Skin prick tests can be used to determine what types of allergies you have. Image: Alexander Raths/Shutterstock
Over the past 20 years, allergies have grown steadily in Australia. Some researchers believe that it is because our immune system doesn’t fight against as many diseases as it use to. Are we killing ourselves with cleanliness? Emma Bastian reports.
Allergies can range from inconvenient to life threatening, but a 2011 study showed that allergies might actually protect you from cancer. Brown University scientists discovered that people with higher levels of immunoglobulin E (IgE) antibodies, which are produced in response to allergies, in their blood were less likely to develop gliomas (a type of brain tumour). If gliomas develop, they were more likely to survive longer if the IgE levels in their blood were higher.
Australia has the highest rate of childhood allergies in the world with 1 in 10 children suffering a food allergy. This is a sharp increase in the last 20 years and it seems to keep rising, although doctors and researchers cannot quite explain why. “It’s going up steeply with no end in sight and the reasons are not understood,” said Dr Robert Loblay, Director of the Allergy Unit in the Royal Prince Alfred Hospital in a statement. This is also not just an Australian trend — last year it was reported in the Journal of Allergy and Clinical Immunology that one in thirteen children in the US have a food allergy.
While there is no doubt that there has been a rapid increase in allergies worldwide, the National Institute of Health found that we aren’t actually as allergic as we think we are. Apparently between five to eight per cent of people have a food allergy but 30 per cent of people believe they have a food allergy.
Many studies have suggested that allergies can develop as early as in the womb. A study published in the Journal of Physiology found that mothers whose diets were rich in polyunsaturated fatty acids (PUFAs) gave birth to babies with improved gut immunity and therefore had less chance of developing food allergies.
Clean enough for you?
Cleanliness is not next to godliness; it just gives rise to different diseases. Epidemiologists, medical professionals and health researchers now believe that allergies and other autoimmune diseases might have spiked so rapidly in the last few decades because we aren’t diseased enough. The hygiene hypothesis purports that we have become too clean and disease free — with less infections to fight against, the immune system has taken to attacking harmless things instead.
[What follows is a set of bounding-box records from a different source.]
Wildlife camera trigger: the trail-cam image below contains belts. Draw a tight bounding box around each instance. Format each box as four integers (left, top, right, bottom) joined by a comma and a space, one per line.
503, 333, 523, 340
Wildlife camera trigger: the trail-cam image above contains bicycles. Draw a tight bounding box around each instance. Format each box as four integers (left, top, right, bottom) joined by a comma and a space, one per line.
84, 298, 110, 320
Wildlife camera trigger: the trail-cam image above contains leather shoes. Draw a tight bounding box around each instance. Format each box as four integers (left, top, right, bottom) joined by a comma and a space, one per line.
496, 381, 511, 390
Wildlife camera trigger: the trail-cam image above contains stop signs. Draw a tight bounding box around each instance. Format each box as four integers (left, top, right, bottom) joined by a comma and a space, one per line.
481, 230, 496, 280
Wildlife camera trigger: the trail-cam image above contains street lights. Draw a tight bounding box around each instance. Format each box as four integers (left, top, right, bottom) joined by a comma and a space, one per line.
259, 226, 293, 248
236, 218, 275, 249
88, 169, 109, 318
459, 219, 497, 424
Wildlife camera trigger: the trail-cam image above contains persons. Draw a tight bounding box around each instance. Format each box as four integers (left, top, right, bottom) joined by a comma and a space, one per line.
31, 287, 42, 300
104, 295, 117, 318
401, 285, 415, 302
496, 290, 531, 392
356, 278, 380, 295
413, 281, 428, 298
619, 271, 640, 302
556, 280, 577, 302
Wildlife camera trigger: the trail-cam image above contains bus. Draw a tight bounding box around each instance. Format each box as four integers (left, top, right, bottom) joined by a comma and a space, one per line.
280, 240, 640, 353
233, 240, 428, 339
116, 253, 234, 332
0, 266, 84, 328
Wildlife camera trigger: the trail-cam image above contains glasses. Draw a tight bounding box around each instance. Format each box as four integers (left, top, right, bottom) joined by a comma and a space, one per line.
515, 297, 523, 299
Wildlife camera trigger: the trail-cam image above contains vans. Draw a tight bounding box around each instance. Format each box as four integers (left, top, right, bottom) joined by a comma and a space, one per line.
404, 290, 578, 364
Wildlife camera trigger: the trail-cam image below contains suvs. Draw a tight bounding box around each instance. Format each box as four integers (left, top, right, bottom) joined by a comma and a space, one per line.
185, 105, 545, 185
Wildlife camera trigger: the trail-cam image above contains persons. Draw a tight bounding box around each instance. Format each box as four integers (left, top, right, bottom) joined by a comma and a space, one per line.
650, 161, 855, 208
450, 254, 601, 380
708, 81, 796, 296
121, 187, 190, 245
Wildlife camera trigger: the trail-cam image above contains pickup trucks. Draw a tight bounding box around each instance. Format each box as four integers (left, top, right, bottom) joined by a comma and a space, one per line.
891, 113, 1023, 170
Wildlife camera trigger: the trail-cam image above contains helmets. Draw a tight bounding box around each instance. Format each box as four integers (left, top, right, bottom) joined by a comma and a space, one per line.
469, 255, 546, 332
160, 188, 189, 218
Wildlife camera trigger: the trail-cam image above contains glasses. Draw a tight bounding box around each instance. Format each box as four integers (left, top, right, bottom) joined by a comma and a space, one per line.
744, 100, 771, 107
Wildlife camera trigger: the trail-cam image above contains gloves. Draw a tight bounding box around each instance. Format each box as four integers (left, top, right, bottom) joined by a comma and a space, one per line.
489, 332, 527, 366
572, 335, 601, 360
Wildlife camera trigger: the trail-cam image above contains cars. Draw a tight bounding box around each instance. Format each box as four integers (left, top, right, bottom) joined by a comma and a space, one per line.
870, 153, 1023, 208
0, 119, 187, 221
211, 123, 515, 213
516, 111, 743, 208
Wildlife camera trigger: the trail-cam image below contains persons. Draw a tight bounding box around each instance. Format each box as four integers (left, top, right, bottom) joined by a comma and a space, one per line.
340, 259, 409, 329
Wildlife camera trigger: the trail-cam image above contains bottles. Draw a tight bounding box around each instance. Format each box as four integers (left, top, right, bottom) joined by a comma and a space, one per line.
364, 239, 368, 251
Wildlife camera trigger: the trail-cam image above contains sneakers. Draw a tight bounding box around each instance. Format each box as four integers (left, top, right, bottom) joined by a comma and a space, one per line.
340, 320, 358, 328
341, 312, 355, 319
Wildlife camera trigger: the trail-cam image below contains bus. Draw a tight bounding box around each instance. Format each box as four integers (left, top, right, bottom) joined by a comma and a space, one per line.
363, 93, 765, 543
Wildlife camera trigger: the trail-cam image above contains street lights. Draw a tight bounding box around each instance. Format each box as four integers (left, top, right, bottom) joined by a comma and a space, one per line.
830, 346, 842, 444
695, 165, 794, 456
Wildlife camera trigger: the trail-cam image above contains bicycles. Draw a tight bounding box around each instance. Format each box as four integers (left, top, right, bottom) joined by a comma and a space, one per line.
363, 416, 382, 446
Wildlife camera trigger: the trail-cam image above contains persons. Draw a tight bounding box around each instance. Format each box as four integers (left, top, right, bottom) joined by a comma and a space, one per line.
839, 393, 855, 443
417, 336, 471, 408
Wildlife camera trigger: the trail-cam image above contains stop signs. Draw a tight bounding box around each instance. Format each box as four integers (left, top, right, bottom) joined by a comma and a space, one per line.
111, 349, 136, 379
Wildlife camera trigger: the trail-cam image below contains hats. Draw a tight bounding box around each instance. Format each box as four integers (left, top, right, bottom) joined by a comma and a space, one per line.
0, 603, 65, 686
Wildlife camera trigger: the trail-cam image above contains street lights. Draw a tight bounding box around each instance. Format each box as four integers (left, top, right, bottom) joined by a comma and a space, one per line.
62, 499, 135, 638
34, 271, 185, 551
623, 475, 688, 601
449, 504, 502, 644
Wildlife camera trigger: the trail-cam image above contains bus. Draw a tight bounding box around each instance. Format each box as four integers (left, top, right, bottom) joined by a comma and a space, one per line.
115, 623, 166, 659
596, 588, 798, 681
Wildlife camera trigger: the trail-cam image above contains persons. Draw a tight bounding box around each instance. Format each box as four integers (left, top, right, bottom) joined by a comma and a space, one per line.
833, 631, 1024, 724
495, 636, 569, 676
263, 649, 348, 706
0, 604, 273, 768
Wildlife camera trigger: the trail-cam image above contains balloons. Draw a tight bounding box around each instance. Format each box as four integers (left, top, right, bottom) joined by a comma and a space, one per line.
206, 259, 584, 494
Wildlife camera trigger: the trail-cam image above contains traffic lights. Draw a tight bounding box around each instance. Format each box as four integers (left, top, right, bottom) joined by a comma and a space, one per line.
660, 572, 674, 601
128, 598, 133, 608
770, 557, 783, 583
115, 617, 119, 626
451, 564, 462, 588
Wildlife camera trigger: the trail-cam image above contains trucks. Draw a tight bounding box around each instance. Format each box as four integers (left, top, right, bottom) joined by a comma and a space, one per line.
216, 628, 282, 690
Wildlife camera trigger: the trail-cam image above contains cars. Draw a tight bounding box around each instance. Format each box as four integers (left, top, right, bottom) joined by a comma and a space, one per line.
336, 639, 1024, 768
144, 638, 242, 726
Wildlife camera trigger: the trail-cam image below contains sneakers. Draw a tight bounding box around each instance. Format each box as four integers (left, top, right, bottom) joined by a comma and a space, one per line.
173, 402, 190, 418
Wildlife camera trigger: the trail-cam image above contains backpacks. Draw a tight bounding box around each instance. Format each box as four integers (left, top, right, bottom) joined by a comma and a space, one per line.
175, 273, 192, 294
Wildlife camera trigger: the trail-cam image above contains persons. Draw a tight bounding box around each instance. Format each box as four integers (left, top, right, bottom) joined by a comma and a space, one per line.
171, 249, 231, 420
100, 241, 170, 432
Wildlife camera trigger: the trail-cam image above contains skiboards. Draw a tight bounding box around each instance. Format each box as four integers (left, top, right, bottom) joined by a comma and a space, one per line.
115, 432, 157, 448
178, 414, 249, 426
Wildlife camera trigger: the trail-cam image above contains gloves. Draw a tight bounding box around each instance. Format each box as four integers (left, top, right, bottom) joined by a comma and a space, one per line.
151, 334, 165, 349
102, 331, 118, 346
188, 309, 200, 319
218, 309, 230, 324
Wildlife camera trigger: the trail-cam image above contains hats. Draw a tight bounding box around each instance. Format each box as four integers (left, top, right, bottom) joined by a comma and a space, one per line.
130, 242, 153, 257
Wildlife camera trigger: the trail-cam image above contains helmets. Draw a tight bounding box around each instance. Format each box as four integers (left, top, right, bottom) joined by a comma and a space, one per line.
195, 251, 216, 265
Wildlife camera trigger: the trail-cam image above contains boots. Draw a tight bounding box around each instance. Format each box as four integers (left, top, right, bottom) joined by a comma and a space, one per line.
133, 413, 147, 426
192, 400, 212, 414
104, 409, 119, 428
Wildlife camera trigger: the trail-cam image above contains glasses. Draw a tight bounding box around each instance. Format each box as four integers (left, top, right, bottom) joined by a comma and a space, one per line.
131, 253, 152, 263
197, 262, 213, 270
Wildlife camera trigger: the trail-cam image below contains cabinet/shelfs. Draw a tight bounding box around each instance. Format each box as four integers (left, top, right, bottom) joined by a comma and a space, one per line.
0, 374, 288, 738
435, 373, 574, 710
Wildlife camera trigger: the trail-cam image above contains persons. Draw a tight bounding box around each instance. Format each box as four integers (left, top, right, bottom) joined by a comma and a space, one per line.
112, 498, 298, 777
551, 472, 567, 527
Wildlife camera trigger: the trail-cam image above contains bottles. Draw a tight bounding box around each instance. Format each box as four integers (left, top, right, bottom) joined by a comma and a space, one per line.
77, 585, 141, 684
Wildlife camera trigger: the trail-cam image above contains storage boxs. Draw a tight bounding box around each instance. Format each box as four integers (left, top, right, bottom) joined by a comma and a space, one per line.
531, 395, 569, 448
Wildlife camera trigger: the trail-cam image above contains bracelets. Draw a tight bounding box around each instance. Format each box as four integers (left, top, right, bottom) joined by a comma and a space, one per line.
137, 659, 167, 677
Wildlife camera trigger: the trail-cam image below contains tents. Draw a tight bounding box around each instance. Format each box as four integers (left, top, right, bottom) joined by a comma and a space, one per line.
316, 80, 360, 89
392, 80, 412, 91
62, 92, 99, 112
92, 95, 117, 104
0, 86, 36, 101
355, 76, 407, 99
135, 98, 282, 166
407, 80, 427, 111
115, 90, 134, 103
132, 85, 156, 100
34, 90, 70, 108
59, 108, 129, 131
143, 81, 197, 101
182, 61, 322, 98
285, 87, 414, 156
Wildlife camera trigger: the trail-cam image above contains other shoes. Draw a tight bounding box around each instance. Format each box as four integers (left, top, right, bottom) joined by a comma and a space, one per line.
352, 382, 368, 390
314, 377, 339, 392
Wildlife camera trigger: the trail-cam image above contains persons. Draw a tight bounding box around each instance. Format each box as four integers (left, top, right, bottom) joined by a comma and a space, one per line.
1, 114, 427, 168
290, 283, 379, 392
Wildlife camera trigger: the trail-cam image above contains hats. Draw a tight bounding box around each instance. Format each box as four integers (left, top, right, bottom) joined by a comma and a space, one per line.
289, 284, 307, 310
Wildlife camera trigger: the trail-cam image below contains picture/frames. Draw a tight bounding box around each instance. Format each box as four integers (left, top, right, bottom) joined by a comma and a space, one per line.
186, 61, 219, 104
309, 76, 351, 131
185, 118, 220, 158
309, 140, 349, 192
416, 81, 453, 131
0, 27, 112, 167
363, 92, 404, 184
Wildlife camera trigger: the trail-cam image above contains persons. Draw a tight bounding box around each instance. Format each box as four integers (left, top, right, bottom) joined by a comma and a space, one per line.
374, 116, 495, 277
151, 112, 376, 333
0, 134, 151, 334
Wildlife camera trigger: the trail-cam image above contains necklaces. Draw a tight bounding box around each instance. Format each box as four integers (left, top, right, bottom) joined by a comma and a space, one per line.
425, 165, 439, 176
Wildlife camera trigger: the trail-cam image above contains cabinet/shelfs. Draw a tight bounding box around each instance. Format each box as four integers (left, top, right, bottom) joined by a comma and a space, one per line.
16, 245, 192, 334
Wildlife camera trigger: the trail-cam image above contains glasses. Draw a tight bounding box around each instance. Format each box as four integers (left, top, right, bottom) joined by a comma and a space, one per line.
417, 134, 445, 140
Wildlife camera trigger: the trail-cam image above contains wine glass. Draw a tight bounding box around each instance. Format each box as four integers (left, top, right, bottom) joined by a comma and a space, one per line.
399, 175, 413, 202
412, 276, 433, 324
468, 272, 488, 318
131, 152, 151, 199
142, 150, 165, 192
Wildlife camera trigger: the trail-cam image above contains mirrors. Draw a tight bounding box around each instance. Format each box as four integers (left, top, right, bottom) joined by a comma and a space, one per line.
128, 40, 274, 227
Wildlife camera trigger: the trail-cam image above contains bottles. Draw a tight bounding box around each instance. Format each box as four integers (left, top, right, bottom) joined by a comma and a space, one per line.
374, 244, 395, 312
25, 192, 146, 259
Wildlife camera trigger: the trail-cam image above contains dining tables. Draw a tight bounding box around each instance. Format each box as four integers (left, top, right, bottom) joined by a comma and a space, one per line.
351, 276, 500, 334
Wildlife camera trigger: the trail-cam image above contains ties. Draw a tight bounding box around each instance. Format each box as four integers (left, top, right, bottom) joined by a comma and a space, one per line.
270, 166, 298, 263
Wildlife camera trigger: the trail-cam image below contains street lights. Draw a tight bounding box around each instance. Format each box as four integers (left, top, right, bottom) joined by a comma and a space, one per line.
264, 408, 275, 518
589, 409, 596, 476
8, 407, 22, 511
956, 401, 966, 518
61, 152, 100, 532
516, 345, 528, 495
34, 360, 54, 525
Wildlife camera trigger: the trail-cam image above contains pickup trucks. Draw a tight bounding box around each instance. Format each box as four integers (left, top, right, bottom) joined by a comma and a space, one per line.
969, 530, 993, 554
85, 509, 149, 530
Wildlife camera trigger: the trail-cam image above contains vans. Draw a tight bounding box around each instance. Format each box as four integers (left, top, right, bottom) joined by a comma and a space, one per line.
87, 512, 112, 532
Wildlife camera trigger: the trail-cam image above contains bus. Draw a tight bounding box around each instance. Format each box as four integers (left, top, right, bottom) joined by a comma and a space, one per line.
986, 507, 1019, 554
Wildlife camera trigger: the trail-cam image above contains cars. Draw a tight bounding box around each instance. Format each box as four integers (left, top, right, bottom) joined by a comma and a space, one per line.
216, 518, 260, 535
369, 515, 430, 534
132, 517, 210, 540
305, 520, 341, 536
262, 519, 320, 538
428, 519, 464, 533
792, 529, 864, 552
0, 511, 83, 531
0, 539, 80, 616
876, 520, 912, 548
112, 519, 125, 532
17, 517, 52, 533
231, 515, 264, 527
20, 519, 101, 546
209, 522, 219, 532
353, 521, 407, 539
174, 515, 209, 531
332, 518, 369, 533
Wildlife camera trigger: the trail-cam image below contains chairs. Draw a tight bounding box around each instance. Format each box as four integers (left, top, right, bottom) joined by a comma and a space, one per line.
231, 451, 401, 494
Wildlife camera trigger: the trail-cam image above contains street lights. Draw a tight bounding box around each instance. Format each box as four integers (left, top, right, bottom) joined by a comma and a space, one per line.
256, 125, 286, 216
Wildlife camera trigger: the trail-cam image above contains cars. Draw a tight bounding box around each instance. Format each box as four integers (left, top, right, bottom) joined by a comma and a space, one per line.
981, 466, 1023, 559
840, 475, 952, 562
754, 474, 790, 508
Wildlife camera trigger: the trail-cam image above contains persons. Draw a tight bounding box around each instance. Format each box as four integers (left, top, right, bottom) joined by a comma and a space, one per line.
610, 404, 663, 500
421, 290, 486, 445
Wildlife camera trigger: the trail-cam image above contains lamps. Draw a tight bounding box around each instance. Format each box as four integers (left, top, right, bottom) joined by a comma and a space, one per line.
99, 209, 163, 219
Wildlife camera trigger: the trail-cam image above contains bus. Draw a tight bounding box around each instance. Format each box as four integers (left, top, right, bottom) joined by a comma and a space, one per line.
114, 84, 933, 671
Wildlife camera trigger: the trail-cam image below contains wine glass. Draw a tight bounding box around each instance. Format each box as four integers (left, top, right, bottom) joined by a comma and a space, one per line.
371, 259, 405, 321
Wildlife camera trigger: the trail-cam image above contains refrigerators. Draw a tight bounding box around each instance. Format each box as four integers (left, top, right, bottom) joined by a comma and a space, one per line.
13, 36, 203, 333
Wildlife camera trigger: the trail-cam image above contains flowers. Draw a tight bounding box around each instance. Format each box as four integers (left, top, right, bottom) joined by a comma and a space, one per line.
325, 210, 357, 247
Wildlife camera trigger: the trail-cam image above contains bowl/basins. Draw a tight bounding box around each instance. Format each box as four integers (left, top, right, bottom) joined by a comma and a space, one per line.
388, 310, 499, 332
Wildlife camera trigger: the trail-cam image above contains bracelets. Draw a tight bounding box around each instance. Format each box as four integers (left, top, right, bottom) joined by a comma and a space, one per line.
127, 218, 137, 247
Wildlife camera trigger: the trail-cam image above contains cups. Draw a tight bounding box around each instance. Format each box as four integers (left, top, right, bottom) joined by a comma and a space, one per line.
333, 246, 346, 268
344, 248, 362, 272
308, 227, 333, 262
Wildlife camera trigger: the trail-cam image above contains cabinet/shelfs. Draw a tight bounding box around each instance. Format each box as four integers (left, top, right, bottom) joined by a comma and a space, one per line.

The hygiene hypothesis took shape after it was noted that children in large families were less likely to have allergies than one-child families, presumably because children with siblings are exposed to the siblings’ diseases and infections (remember chickenpox?). Larger epidemiological studies have shown that urban-dwelling children have higher rates of allergies than rural-dwelling children. And on a global scale, allergies are far less common in third world countries and rapidly rising in the western world.
Climate change and allergies
While the hygiene hypothesis does go some way to helping explain the rise in allergies around the world, it doesn’t explain it completely — especially the increase in asthma sufferers, who generally inherit their allergy.
Since the 1960s there has been a decrease in the number of hospital admissions for asthma treatment, presumably because asthma awareness, management and treatment has improved. However in the same period there has been an increase in the number of hospital admissions for severe asthma attacks.
“The rise of asthma and other allergic diseases such as food allergies has been a global phenomenon”, says Paul Beggs, associate professor at Macquarie University in Sydney, who studies the link between climate change and the rise in allergies. Beggs believes that “the hygiene hypothesis does not fully explain the global increases in asthma that occurred over the latter decades of the last century. I therefore think that the hygiene hypothesis were and are acting in combination”.
Recent studies have linked climate change to the change in allergen levels. Jacqueline Mohan from Duke University in the US has shown that increased levels of atmospheric CO2 not only increased the amount of plant growth, it also increases the allergencity of plants such as ragweed pollen (a common culprit of hayfever). Another study showed similar findings with poison ivy grown at elevated CO2 levels. Allergens in plants can be found within the seed storage or as part of the plants’ defence system, which means they are quite susceptible to changes in environmental conditions.
Climate change isn’t just affecting plant allergies; the increase in temperatures and earlier onset of seasons has meant an increase in range of insects and exposing people with insect allergies who may not have previously encountered them. Dr Jeffrey Demain studied insect reactions in Alaska over 1992 and 2007 and found a four-fold increase in insect-caused allergic reactions.
Despite our best efforts to remain disease free, perhaps our bodies are meant to have a level of infection in order to keep fighting fit, especially in these changing times.